Mr. Trump’s views about government employees appear to be an outgrowth of how he viewed city workers when he was making a name for himself as a builder in Manhattan.
In his 2000 book, “The America We Deserve,” Mr. Trump wrote about his decision to take over the construction of Wollman Rink in Central Park. “I think there’s something else that encourages city construction workers in New York to kill time while my casino workers in New Jersey generally work their tails off: self-interest,” Mr. Trump wrote.
In his book, Mr. Trump recalled being appalled by a city worker on the job who “seemed to be on break.”
“In the afternoon he was also on break, and it looked as though it was the same long break he’d begun in the morning,” he wrote.
At the same time, working in real estate in Manhattan and Atlantic City, Mr. Trump developed a reputation for how he treated workers on his projects.
“He has a dispensable attitude about the replaceability of people,” said Jack O’Donnell, a former president of the Trump Plaza Hotel and Casino in Atlantic City who has become a critic of his former boss. “The whole concept that it’s a privilege to do business with him, that was absolutely a theme he talked about all the time in terms of negotiating contracts. That was the leverage he wanted us to use.”
In Atlantic City, where he at one point ran three casinos, Mr. Trump famously stiffed blue collar vendors, failing to pay plumbers, waiters and subcontractors. A USA Today analysis published in 2016 discovered at least 60 lawsuits filed by people accusing Mr. Trump and his business of not paying them for work completed. The trail of unpaid bills has followed him to his golf courses, where in 2016 a Florida-based contractor took Mr. Trump to court, claiming that he did not get paid for a $ 30,000 paint job at the Trump National Doral Miami golf course.
As president, he has signed executive orders to freeze the pay of federal workers this year, and to make it easier to fire them, an attempt that was struck down in court. Mr. Trump has defended ICE agents, the military and Border Patrol officers, but he has also said that the government has “plenty of rogue employees” and that he liked the idea of federal workers signing nondisclosure agreements.
At the July swearing-in of Robert Wilkie, the secretary of veterans affairs, Mr. Trump bragged that he had removed “federal employees who mistreat our veterans, of which, unfortunately and incredibly, there were plenty.”

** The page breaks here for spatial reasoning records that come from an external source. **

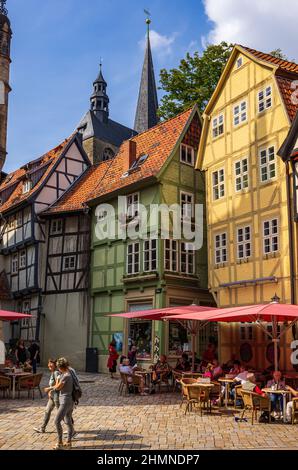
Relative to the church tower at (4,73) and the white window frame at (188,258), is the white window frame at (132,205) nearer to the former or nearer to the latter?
the white window frame at (188,258)

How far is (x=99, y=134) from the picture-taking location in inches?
1881

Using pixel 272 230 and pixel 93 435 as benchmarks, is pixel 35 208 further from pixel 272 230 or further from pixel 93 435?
pixel 93 435

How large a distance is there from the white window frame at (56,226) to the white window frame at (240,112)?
11.8 meters

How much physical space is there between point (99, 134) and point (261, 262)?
104ft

Three months into his presidency, Mr. Trump extolled President Andrew Jackson, noting that “to clean out the bureaucracy, Jackson removed 10 percent of the federal work force.” And in his first address in front of a joint session of Congress in 2017, Mr. Trump ticked off a list of his accomplishments, noting with pride that he had “placed a hiring freeze on nonmilitary and nonessential federal workers.”